### Task
Quote the rows from the line containing "Among (140,123), (300,364), (276,273), which" through the line containing "Answer: the point" word for word, including both of those lines.

Input rows start

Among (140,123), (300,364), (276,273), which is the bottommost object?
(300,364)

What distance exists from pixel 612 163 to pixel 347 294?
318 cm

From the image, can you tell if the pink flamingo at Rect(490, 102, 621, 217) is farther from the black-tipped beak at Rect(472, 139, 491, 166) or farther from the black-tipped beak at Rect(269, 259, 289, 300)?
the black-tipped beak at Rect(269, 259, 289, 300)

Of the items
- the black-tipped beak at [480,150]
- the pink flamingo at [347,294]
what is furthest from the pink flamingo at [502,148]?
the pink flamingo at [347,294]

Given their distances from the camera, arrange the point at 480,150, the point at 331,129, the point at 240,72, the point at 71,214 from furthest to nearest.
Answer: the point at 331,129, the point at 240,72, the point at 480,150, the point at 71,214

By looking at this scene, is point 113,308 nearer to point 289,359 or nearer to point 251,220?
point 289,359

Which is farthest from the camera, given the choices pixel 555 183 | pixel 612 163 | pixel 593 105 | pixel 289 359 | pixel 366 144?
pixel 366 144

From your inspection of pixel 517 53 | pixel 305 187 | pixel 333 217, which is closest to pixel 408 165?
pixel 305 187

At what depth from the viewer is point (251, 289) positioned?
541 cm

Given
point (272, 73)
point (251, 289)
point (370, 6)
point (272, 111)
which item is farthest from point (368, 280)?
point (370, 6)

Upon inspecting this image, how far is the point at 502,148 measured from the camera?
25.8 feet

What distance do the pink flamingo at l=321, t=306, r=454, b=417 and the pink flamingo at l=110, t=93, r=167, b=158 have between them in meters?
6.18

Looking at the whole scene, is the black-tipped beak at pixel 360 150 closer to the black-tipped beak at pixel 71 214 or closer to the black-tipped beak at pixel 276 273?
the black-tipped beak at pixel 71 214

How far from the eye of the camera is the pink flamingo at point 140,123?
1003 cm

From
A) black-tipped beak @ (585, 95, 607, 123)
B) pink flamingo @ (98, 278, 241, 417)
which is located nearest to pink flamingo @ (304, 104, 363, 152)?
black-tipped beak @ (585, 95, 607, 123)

Input rows end
Input rows start

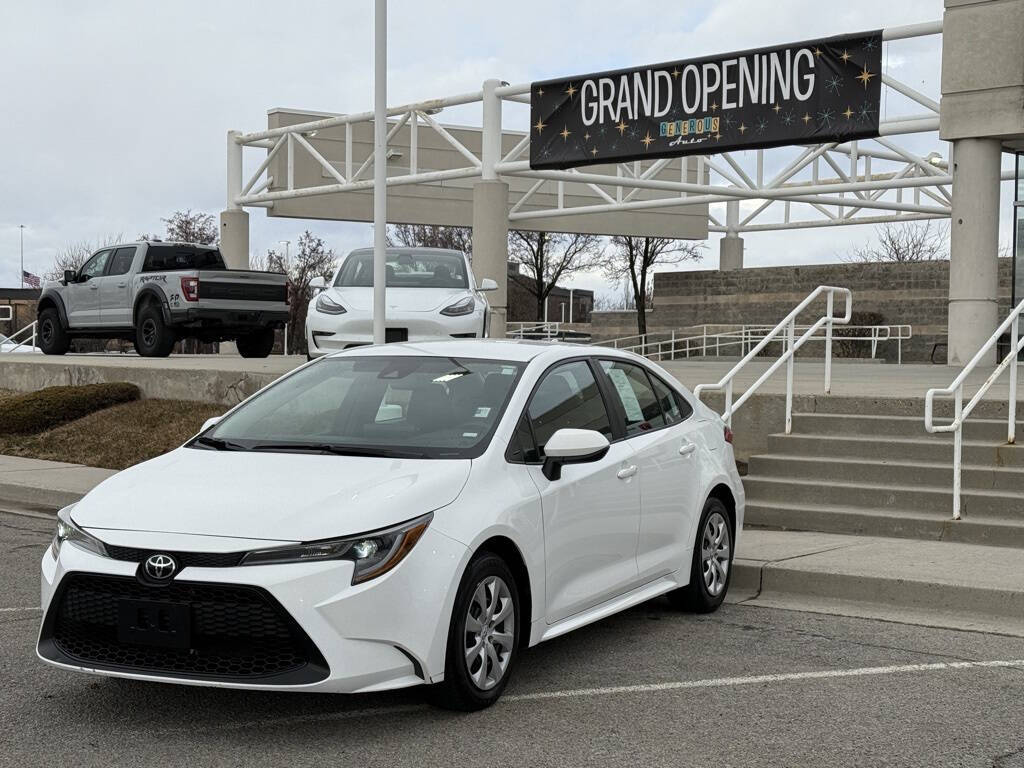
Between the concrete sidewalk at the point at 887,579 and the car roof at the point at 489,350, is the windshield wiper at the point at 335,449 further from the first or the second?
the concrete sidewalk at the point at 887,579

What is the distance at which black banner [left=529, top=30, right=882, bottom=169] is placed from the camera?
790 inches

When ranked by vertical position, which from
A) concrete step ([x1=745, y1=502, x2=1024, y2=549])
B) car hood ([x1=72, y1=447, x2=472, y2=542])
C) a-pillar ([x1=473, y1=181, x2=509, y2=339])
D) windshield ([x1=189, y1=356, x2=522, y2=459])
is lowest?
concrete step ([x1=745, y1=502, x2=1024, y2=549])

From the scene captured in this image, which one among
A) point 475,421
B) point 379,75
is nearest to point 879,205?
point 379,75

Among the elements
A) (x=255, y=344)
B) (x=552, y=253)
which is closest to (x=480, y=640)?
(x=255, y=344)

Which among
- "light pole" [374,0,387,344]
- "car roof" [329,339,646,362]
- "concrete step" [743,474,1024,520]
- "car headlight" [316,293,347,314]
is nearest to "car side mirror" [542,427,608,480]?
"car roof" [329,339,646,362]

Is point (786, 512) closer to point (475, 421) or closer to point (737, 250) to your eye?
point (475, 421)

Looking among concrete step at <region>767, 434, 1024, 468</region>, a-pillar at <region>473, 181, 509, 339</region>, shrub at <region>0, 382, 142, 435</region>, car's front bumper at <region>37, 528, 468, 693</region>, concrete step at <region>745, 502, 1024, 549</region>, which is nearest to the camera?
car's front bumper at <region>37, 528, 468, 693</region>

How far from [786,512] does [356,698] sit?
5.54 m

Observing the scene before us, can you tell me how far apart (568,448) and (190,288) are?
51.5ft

Input rows end

### Exercise response
Among (140,123), (300,364), (276,273), which is the bottommost object?
(300,364)

What distance exists from pixel 612 163 to pixel 347 294?
318 cm

From the image, can you tell if the pink flamingo at Rect(490, 102, 621, 217) is farther from the black-tipped beak at Rect(472, 139, 491, 166) or farther from the black-tipped beak at Rect(269, 259, 289, 300)?
the black-tipped beak at Rect(269, 259, 289, 300)

Of the items
- the black-tipped beak at [480,150]
- the pink flamingo at [347,294]
what is furthest from the pink flamingo at [502,148]?
the pink flamingo at [347,294]

Given their distances from the camera, arrange the point at 480,150, the point at 331,129, the point at 240,72, the point at 71,214 from furthest to nearest.
Answer: the point at 331,129, the point at 240,72, the point at 480,150, the point at 71,214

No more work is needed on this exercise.